[[ Excerpted data, beginning ]]
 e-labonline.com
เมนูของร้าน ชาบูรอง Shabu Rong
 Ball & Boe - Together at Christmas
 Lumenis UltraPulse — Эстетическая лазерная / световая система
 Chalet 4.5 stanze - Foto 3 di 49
[[ Excerpted data, end ]]
[[ Excerpted data, beginning ]]
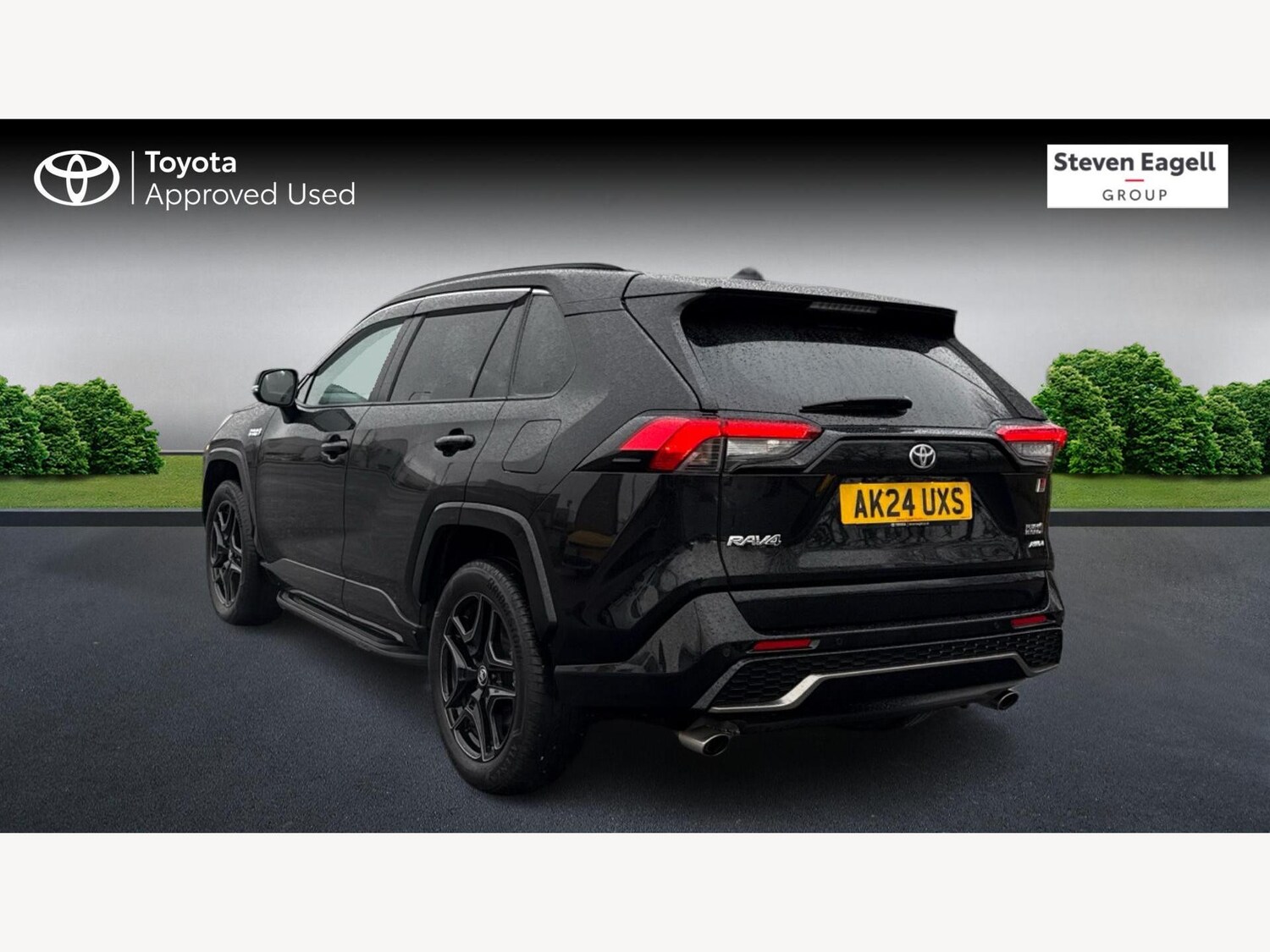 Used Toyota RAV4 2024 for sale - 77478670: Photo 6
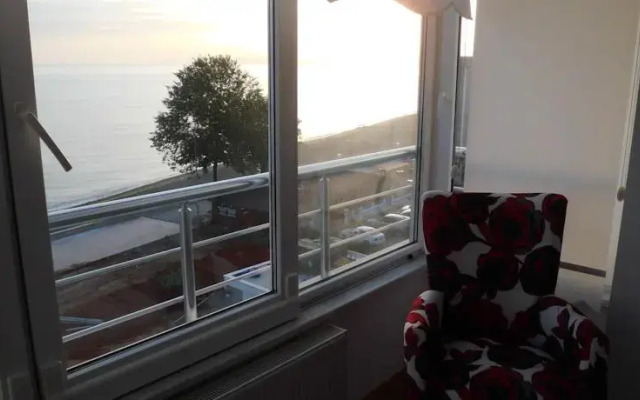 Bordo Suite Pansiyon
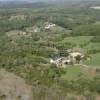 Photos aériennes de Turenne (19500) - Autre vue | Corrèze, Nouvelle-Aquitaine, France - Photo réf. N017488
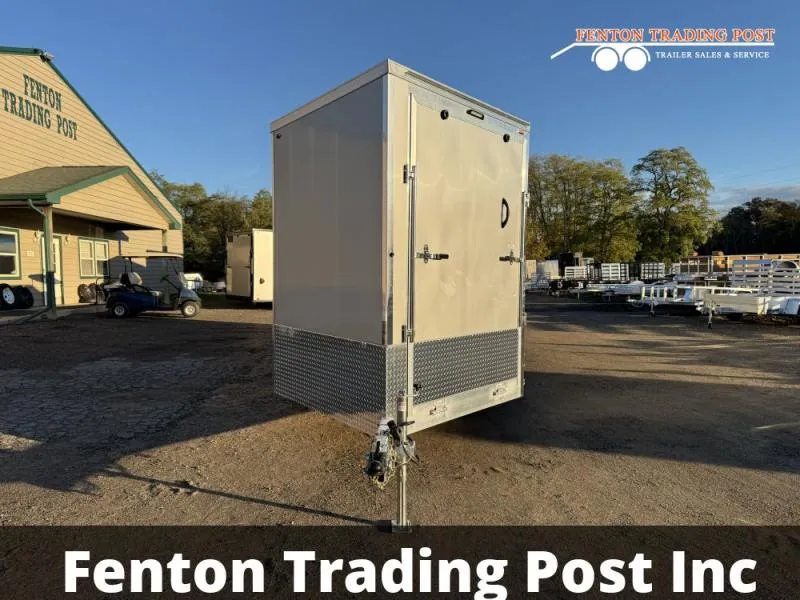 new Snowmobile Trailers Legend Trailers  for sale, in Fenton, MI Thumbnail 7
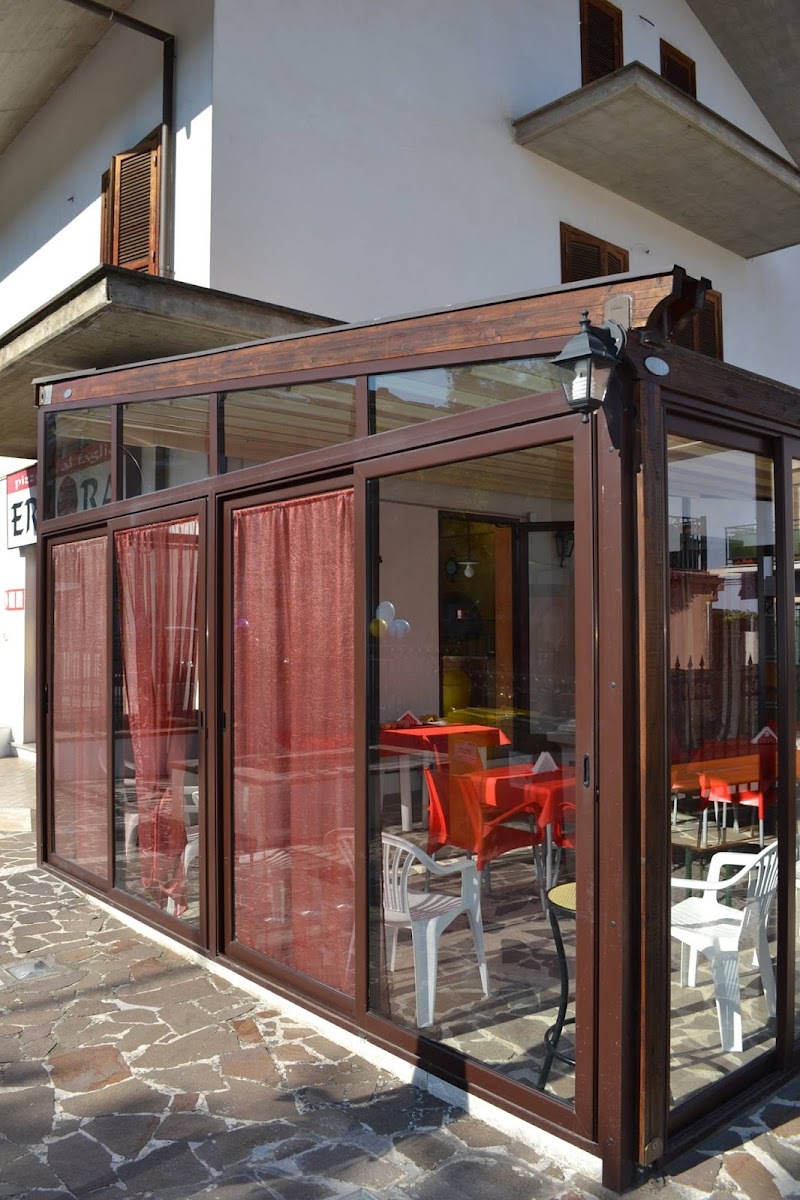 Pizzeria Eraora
[[ Excerpted data, end ]]
Reproduce, character for character, every line from the one containing "Used Toyota RAV4" down to the one containing "Pizzeria Eraora", with both of those lines included. Omit the pictures from your answer.

 Used Toyota RAV4 2024 for sale - 77478670: Photo 6
 Bordo Suite Pansiyon
 Photos aériennes de Turenne (19500) - Autre vue | Corrèze, Nouvelle-Aquitaine, France - Photo réf. N017488
 new Snowmobile Trailers Legend Trailers  for sale, in Fenton, MI Thumbnail 7
 Pizzeria Eraora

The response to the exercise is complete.